Should IV Antibiotics Be Administered by Prolonged Infusion?

Can J Hosp Pharm. 2010 May-Jun; 63(3): 246–248.

The “PRO” Side

Robert Ariano, PharmD, BCPS, FCCM
Pharmacy Department, St Boniface General Hospital, Winnipeg, Manitoba
Sheryl Zelenitsky, BScPharm, PharmD

Prolonged infusion of antimicrobial agents has been suggested as a means of optimizing therapy for infectious diseases. Opponents of this approach claim a lack of clinical evidence and the need for extensive resources to support these activities. Our position is that prolonged infusion of antimicrobials can save lives. Our focus is on serious infections and the use of time-dependent agents like the penicillins and carbapenems.

We advocate prolonged infusions to combat the potential misuse of time-dependent antimicrobials, driven by the following myths:

  • A laboratory-reported “S” (for “susceptible”) means that the agent will be effective, and all S’s are equal.
  • Manufacturer-recommended doses are always more than is necessary.
  • If treatment failure occurs, it must be due to factors other than the antimicrobial agent.
  • Resistance is “inevitable”, and discovering new agents is the only solution.

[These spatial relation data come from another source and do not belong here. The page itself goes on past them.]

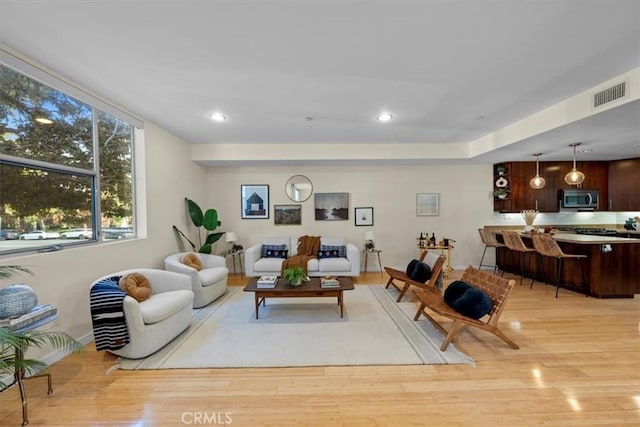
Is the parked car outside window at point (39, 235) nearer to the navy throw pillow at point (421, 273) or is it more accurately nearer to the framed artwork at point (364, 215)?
the navy throw pillow at point (421, 273)

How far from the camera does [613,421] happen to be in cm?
179

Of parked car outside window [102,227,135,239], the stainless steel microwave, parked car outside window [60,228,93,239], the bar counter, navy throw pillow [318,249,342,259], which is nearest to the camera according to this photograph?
parked car outside window [60,228,93,239]

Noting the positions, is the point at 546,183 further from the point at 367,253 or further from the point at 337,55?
the point at 337,55

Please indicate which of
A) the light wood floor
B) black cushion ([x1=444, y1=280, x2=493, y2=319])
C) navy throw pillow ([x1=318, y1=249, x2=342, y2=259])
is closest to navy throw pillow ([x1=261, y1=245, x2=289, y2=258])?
navy throw pillow ([x1=318, y1=249, x2=342, y2=259])

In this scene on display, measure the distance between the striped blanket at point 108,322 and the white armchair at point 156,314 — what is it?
23 mm

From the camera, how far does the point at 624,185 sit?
5711 mm

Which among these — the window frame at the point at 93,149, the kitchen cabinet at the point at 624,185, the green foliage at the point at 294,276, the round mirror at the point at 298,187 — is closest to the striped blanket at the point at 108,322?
the window frame at the point at 93,149

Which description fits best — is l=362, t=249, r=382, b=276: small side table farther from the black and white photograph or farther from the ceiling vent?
the ceiling vent

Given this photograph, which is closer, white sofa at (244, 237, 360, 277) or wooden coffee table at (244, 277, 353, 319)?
wooden coffee table at (244, 277, 353, 319)

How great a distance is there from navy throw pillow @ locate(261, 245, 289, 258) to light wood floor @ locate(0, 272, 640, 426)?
116 inches

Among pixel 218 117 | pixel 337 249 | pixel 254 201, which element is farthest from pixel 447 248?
pixel 218 117

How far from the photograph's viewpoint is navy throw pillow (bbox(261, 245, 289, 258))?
5.28 metres

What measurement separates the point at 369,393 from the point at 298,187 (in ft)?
14.8

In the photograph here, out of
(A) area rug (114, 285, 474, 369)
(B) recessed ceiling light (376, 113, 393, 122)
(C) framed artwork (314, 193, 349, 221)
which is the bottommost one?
(A) area rug (114, 285, 474, 369)
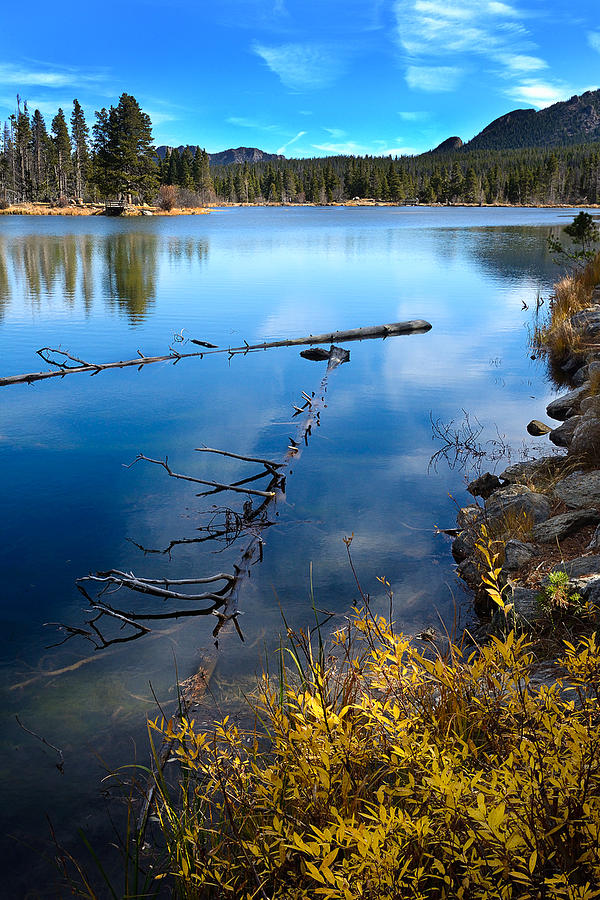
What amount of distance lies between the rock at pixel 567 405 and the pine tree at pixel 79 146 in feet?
412

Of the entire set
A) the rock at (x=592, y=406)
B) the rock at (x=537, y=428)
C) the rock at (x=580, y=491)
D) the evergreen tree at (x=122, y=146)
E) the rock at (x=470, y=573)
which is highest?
the evergreen tree at (x=122, y=146)

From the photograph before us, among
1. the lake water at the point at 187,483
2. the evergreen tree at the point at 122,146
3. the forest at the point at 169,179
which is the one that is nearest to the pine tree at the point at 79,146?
the forest at the point at 169,179

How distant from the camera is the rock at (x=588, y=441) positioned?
27.1 ft

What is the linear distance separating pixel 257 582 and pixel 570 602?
3.04 meters

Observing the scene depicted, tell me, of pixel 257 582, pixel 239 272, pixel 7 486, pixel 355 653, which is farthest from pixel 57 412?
pixel 239 272

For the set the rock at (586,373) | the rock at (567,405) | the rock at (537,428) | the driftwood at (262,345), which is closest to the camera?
the rock at (537,428)

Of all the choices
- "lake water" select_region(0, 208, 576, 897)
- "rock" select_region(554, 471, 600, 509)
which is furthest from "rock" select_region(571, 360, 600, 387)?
"rock" select_region(554, 471, 600, 509)

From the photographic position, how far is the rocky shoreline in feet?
16.2

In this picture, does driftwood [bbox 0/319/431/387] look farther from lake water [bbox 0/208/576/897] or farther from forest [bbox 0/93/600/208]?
forest [bbox 0/93/600/208]

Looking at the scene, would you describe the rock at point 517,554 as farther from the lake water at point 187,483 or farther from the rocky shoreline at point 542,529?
the lake water at point 187,483

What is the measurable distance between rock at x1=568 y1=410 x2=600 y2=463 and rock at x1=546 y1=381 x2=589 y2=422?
355cm

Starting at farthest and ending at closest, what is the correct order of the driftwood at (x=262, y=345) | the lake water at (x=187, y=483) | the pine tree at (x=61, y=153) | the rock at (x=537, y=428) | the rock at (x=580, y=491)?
1. the pine tree at (x=61, y=153)
2. the driftwood at (x=262, y=345)
3. the rock at (x=537, y=428)
4. the rock at (x=580, y=491)
5. the lake water at (x=187, y=483)

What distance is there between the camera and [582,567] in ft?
16.7

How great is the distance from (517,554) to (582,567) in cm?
106
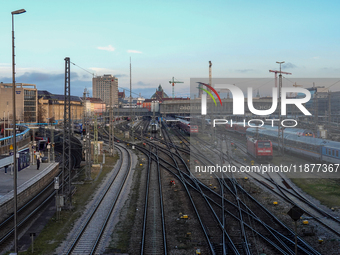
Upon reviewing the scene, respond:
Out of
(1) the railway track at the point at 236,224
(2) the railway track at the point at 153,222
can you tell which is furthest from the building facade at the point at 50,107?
(1) the railway track at the point at 236,224

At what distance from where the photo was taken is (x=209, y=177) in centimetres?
2370

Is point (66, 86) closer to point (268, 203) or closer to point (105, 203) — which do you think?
point (105, 203)

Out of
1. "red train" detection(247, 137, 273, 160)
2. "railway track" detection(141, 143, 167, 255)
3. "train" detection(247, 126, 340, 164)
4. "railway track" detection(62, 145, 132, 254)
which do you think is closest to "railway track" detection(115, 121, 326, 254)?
"railway track" detection(141, 143, 167, 255)

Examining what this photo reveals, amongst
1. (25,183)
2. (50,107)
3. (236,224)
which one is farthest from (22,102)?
(236,224)

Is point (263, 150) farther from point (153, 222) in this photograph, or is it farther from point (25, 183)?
point (25, 183)

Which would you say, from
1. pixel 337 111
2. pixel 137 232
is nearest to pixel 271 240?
pixel 137 232

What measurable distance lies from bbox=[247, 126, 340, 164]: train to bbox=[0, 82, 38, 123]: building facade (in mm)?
61166

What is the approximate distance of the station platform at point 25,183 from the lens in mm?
15695

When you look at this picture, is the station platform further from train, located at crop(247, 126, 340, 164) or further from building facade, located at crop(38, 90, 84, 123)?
building facade, located at crop(38, 90, 84, 123)

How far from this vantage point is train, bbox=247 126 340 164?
24.4m

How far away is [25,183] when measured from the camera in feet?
64.3

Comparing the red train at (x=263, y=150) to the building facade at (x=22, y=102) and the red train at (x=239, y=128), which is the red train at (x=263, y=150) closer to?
the red train at (x=239, y=128)

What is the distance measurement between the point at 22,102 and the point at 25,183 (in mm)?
66403

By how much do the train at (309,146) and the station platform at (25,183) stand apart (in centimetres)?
1917
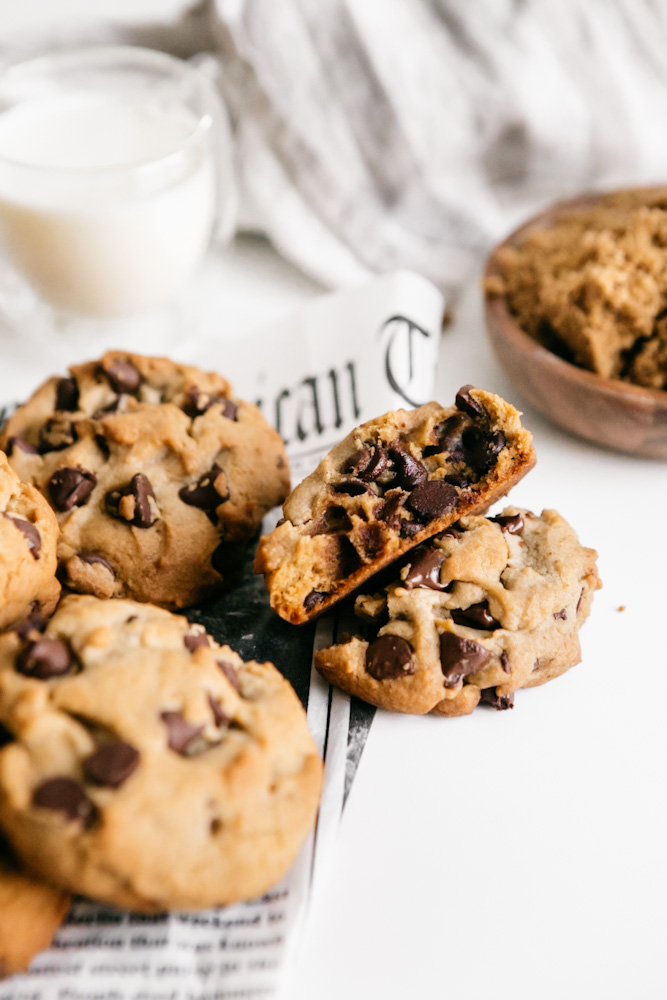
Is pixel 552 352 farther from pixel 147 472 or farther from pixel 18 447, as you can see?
pixel 18 447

Prolonged infusions of time-dependent antibiotics maximize the achievement of relevant therapeutic concentrations over time (i.e., pharmacokinetics) and allow for maximum action of the drug (i.e., pharmacodynamics). The pharmacokinetics and pharmacodynamics (PK/PD) of antimicrobials form the foundation of drug dose development to optimize clinical outcomes.1 PK/PD are essential in the study of new agents to determine best dosing regimens and to establish microbiological breakpoints for susceptibility.2,3 For existing antimicrobials, PK/PD are used to investigate the adequacy of traditional dosing in relation to clinical efficacy and emergence of resistance.4,5 Once established within clinical trials, PK/PD principles provide valuable information for further exploration. For infectious diseases, the trials otherwise needed to study each permutation and combination of patient population, site of infection, and pathogen would be innumerable.

For time-dependent antimicrobials, the percentage of time that free concentrations exceed the minimum inhibitory concentration (% ƒT>MIC) is the most relevant surrogate for clinical outcome. Published targets vary depending on drug class (e.g., penicillins or carbapenems), study design (e.g., in vitro or in vivo), and the response measured, such as microbiologic activity (e.g., bacteriostatic or bactericidal) or clinical outcome (e.g., cure or survival). There are important considerations when applying PK/PD targets in the clinical setting. Although thresholds of 40%–50% ƒT>MIC have been found to be significant and have been widely adopted, they may not be optimal in all cases. Recent clinical evidence, for example, has shown even better outcomes for patients with serious infections when higher targets, for example, above 75% ƒT>MIC, are achieved.4,68 It is our premise in this article that optimal targets should be sought, rather than just exceeding minimum thresholds such as the 20% for carbapenems, 30% for penicillins, or 40% for cephalosporins frequently cited in the literature.9

Standard recommended doses are largely based on the “average” or “typical” patient, with little guidance for dose individualization. The limitations of standard doses for time-dependent antimicrobials include the following:

  • narrow range in dosing options (e.g., 1–2 g q12h)
  • lack of weight-based dosing, which assumes a uniform drug distribution space (also known as volume of distribution) for all patients
  • no adjustment for very high creatinine clearance, as seen with hyperfiltration in critically ill patients
  • simple doubling of the dose for serious infections (e.g., cefotaxime from 1 g to 2 g q8h) has minimal effect on % ƒT>MIC for common ß-lactams, which have very short half-lives
  • no consideration for case-specific microbiology or local pathogen susceptibilities

Standard recommended doses cannot meet the needs of all patients. The same PK/PD principles that are used to generate regimens for the “average” patient can now be used to determine dosing for those at high risk of antimicrobial failure. These patients may include people with significantly altered pharmacokinetics (e.g., because of obesity, critical illness, or burns), immunosuppression (e.g., with diabetes mellitus or neutropenia), or less susceptible pathogens (e.g., Pseudomonas aeruginosa). In the above cases, prolonged infusions of time-dependent antimicrobials over 2 to 4 h can achieve PK/PD targets not attained by standard administration. Any concerns about logistical barriers and the resources needed to administer prolonged infusions of antimicrobials are outweighed by the potential life-saving benefits of individualized therapy.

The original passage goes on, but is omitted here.